III. Cuando nace Jesús, no dispone siquiera de la cuna de un niño pobre. Con sus discípulos, no tiene en ocasiones dónde reclinar la cabeza. Morirá desprendido de todo ropaje, en la pobreza más absoluta; pero cuando su Cuerpo exánime es bajado de la Cruz y entregado a los que le quieren y le siguen de cerca, estos le tratan con veneración, respeto y amor. José de Arimatea se encargará de comprar un lienzo nuevo, donde será envuelto, y Nicodemo los aromas precisos. San Juan, quizá asombrado, nos ha dejado la gran cantidad de estos: como unas cien libras, más de treinta kilogramos. No le enterraron en el cementerio común, sino en un huerto, en una sepultura nueva, probablemente la que el mismo José había preparado para sí. Y las mujeres vieron el monumento y cómo fue depositado su cuerpo. A la vuelta a la ciudad prepararon nuevos aromas... Cuando el Cuerpo de Jesús queda en manos de los que le quieren, todos porfían por ver quién tiene más amor.
En nuestros Sagrarios está Jesús, ¡vivo!, como en Belén o en el Calvario. Se nos entrega para que nuestro amor lo cuide y lo atienda con lo mejor que podamos, y esto a costa de nuestro tiempo, de nuestro dinero, de nuestro esfuerzo: de nuestro amor.
La reverencia y el amor se han de manifestar en la generosidad con todo aquello que se refiere al culto. Ni siquiera con pretexto de caridad hacia el prójimo se puede faltar a la caridad con Dios, ni es de alabar una generosidad con los pobres, imágenes de Dios, si se hace a expensas del decoro en el culto a Dios mismo, y mucho menos si no va acompañada de sacrificio personal. Si amamos a Dios, crecerá nuestro amor al prójimo, con obras y de verdad. No es cuestión de mero precio, ni en materia así caben simples cálculos aritméticos; no se trata de defender la suntuosidad, sino la dignidad y el amor a Dios, que también se expresa materialmente8. ¿Tendría sentido que hubiera medios económicos para construir lugares de diversión y de recreo con buenos materiales, incluso lujosos, y que para el culto divino solo se encontraran lugares, no pobres, sino pobretones, fríos, desangelados? Entonces tendría razón el poeta, cuando dice que la desnudez de algunas iglesias es «la manifestación al exterior de nuestros pecados y defectos: debilidad, indigencia, timidez en la fe y en el sentimiento, sequedad del corazón, falta de gusto por lo sobrenatural...»9.
La Iglesia, velando por el honor de Dios, no rechaza soluciones distintas a las de otras épocas, bendice la pobreza limpia y acogedora –¡qué estupendas iglesias, sencillas pero muy dignas, hay en algunas aldeas de pocos medios económicos y de mucha fe!–; lo que no se admite es el descuido, el mal gusto, el poco amor a Dios que supone dedicar al culto ambientes u objetos que –si se pudiera– no se admitirían en el hogar de la propia familia.

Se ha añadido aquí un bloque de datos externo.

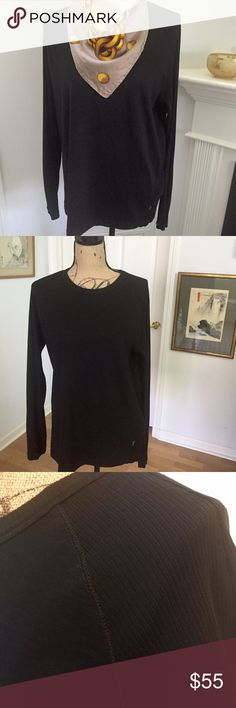 """Hugo Boss Sweater, Size Large Hugo Boss Sweater. 100% cotton, fine weave, black. This fine long sleeved sweater features a ribbed weave pattern accenting the sleeves and sides. I loved pairing it with jeans or tights for a luxurious yet relaxed style. It is marked XL  but it fits like a large. I wear a medium but was looking for an oversized look. Measures flat top to bottom 26-1/2"""", underarm to bottom 18"""", bottom width 19"""", shoulder to shoulder 17"""". I'm 5'3"""" and it hits me 2"""" below my hips…"""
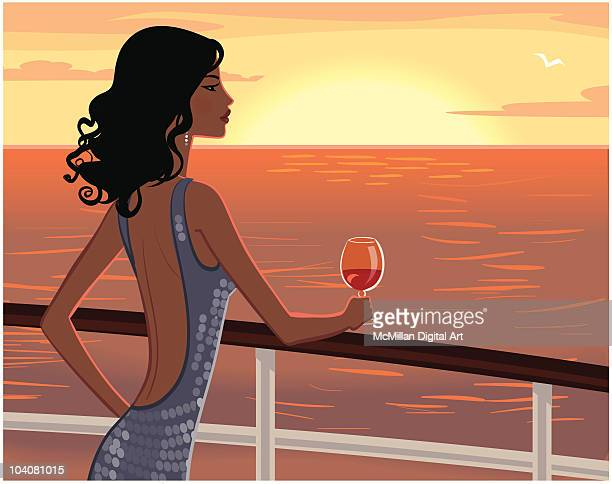 Woman drinking glass of wine at sunset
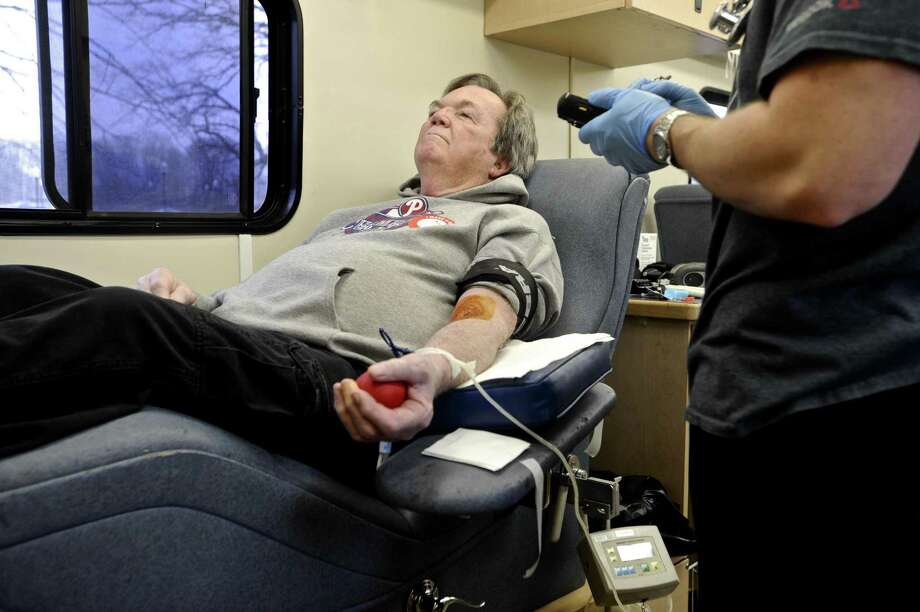 Patrick Patterson, of Sandy Hook, is attended to by Red Cross Phlebomist Chris Banziruk before he donates blood during the Red Cross Blood Drive at the Newtown Municipal Center on Wednesday afternoon, March 1, 2017. 3/2/2017, in Newtown, Conn. Upcoming blood drives : 3/2/2017 in Ridgefield, 1:30 p.m. - 6:30 p.m., at Ridgefield Park & Recreation Center, 195 Danbury Rd. In Bethel 3/3/2017: 1:30 p.m. - 6:30 p.m., at St. Mary's Church, 24 Dodging Town Road, in Danbury 3/10/2017: 1:30 p.m. - 6:30 p.m., at Central Christian Church, 71 West St. In Newtown on 3/7/2017: 1:30 p.m. - 6:30 p.m., at Newtown Congregational Church, 14 West St. 3/7/2017: at 8:30 a.m. - 1:30 p.m., Newtown Congregational Church, 14 West St. Photo: H John Voorhees III / Hearst Connecticut Media / The News-Times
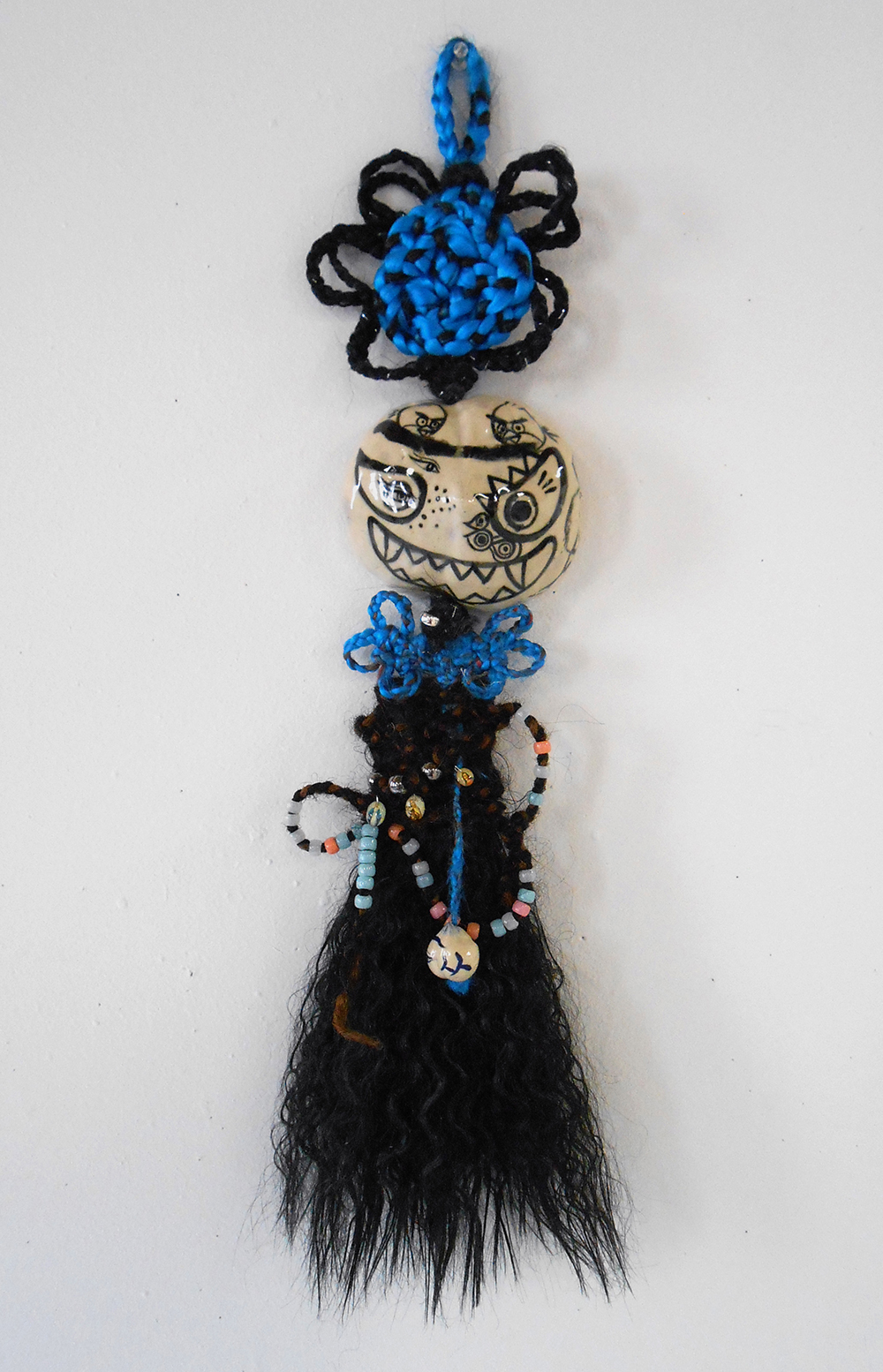 "Jiha Moon  Blue Maria  Ceramic, hand-knotted synthetic hair, pony and plastic beads, found objects, wire 26"" x 6"" x 3"" 2014"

Es lógico que los fieles corrientes ayuden, de mil maneras diferentes, para que se cuide y se conserve con esmero lo referente al culto divino. Los signos litúrgicos, y cuanto se refiere a la liturgia, entra por los ojos. Los fieles deben salir fortalecidos en su fe después de una ceremonia litúrgica, con más alegría y animados a amar más a Dios.
Pidamos a la Santísima Virgen que aprendamos a ser generosos con Dios como lo fue Ella, en lo grande y en lo pequeño, en la juventud y en la madurez..., que sepamos ofrecer, como Abel, lo mejor que tengamos en cada momento y en todas las circunstancias de la vida.